Thirty years on from the fall of the Berlin Wall, socialism is back in fashion. The anniversary is a good occasion to reflect on some of the lessons that we have collectively un-learned, or perhaps never learned properly in the first place from the fall of Communism.
The division of Germany into a broadly capitalist West, and a broadly socialist East, represented a natural experiment, and did so in two ways.
It was, first of all, a gigantic economic experiment about the viability of socialism, and it produced conclusive results. Around the time of Reunification, West Germany’s GDP per capita was about three times that of East Germany’s. There was also around a three-year-gap in average life expectancy.
But it was also a gigantic political experiment. Around the time the German Democratic Republic was founded, Western intellectuals were falling out of love with the Soviet Union, which many had eulogized in the 1930s. But they could not bring themselves to give up on socialism entirely, so they had to convince themselves that Soviet socialism was just an atypical example.
They did so by blaming the Soviet Union’s totalitarian character on Russia’s backwardness. Democratic socialism, they argued, could not be built in a country of illiterate peasants. It requires an advanced economy, and an educated urban proletariat with experience in democratic self-management.

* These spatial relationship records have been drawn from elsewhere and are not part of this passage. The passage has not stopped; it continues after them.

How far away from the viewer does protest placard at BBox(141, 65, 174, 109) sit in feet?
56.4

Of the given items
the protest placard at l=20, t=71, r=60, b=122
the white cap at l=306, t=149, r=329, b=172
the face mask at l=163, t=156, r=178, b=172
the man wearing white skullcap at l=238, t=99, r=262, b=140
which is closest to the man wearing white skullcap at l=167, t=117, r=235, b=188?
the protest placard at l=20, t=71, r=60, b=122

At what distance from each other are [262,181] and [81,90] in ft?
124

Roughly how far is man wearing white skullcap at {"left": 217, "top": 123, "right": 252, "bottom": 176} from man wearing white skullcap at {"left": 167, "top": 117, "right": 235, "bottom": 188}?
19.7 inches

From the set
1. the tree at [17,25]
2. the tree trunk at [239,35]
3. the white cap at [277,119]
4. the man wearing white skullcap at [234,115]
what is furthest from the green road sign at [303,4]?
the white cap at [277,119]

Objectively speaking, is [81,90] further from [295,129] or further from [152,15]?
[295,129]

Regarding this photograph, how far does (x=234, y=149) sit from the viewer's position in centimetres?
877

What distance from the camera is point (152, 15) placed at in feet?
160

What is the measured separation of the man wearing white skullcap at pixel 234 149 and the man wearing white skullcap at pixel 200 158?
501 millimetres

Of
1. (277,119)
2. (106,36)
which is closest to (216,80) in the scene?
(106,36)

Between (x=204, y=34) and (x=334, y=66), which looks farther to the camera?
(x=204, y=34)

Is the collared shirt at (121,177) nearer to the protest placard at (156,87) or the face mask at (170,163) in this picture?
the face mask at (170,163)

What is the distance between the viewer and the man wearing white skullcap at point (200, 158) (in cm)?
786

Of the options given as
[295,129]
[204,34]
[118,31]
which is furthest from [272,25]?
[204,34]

It is hard to think of a better test case for this assertion than East Germany. Underneath all the rubble of wartime destruction, the future GDR still had the foundations of a fully industrialized economy. It also had a highly educated and organized working class. Germany had already achieved a high adult literacy rate in the mid-19th century, and before their suppression by the Nazi regime, there had been hundreds of independent working-class associations.
It made little difference in the end. The GDR was not a carbon copy of the Soviet Union – it avoided the worst excesses – but it was still a notorious police state, hierarchical, stratified and technocratic to the core. It was a million miles away from the ‘workers’ democracy’ that was originally promised.
Today’s trendy millennial socialists would dispute that any of this matters. The Eastern Bloc, they argue, adopted a particular kind of socialism, authoritarian and top-down, which was itself removed from the original vision of Marx and Engels. They believe the right lesson from the Eastern Bloc is not to give up on socialism, but to go back to that original vision.
But as I show in my book Socialism: The Failed Idea That Never Dies, this is a completely ahistorical misinterpretation of the experience of real existing socialism. Socialists never started out with the intention of building totalitarian societies, but it still always turns out that way.
A few months before he came to power, Lenin outlined his ideas on what the future socialist society should look like, in The State and Revolution. The type of society that Lenin describes has almost nothing in common with the Soviet Union as it actually turned out. The State And Revolution does not at all read like an outline of a totalitarian society. Lenin does not describe a society run by an all-powerful, all-pervasive bureaucracy. He describes a society which more or less runs itself, like a very large working men’s club. It is not that Lenin simply omits the oppressive and technocratic features of the future world he has in mind. No: he specifically explains why society will not have, nor need such features.
In power, the Bolsheviks then learned the hard way that you cannot simply abolish markets, and hope that a society will somehow spontaneously organize itself without them.
Decades later, the leaders of East Germany’s Socialist Unity Party (SED) learned a similar lesson. In particular, the construction of the Berlin Wall was not an act of sadism. It was a desperate measure, to which they resorted after losing about one sixth of their population, and after less extreme measures had failed. Political repression and economic failure are in the DNA of socialism. They are features, not bugs.